Stored data:
════════════════════
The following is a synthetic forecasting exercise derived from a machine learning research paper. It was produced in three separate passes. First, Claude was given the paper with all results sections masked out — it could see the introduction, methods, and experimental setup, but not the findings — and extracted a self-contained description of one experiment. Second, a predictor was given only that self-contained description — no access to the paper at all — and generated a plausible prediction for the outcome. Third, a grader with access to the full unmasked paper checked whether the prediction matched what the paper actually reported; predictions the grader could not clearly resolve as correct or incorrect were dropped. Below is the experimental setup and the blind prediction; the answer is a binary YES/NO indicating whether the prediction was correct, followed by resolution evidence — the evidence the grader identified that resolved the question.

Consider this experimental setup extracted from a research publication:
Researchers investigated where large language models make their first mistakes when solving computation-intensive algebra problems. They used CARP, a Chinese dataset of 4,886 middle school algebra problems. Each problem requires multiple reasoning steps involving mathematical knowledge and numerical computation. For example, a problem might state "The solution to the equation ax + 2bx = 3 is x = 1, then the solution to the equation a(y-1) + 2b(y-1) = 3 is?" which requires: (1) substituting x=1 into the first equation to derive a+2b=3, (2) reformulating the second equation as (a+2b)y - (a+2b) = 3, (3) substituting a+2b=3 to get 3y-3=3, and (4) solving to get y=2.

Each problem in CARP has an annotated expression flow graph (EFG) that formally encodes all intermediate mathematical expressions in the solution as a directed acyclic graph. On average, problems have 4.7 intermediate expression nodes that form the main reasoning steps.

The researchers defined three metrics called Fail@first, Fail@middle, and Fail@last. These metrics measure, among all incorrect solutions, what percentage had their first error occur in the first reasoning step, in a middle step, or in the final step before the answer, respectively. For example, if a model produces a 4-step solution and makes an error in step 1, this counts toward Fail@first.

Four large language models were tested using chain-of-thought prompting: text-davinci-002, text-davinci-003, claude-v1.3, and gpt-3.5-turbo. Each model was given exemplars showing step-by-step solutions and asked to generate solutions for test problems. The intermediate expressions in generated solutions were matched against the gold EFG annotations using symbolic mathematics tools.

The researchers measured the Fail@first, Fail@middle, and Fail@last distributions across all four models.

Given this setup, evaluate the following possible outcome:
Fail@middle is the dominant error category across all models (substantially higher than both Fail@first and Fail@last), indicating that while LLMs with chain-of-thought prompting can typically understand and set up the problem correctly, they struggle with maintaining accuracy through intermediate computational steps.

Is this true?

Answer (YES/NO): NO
════════════════════
AIM OF THE EXERCISE: Set down the lines above as they stand, starting with the first line and ending with the line that contains "Consider this experimental".

ANSWER TO THE EXERCISE:
The following is a synthetic forecasting exercise derived from a machine learning research paper. It was produced in three separate passes. First, Claude was given the paper with all results sections masked out — it could see the introduction, methods, and experimental setup, but not the findings — and extracted a self-contained description of one experiment. Second, a predictor was given only that self-contained description — no access to the paper at all — and generated a plausible prediction for the outcome. Third, a grader with access to the full unmasked paper checked whether the prediction matched what the paper actually reported; predictions the grader could not clearly resolve as correct or incorrect were dropped. Below is the experimental setup and the blind prediction; the answer is a binary YES/NO indicating whether the prediction was correct, followed by resolution evidence — the evidence the grader identified that resolved the question.

Consider this experimental setup extracted from a research publication:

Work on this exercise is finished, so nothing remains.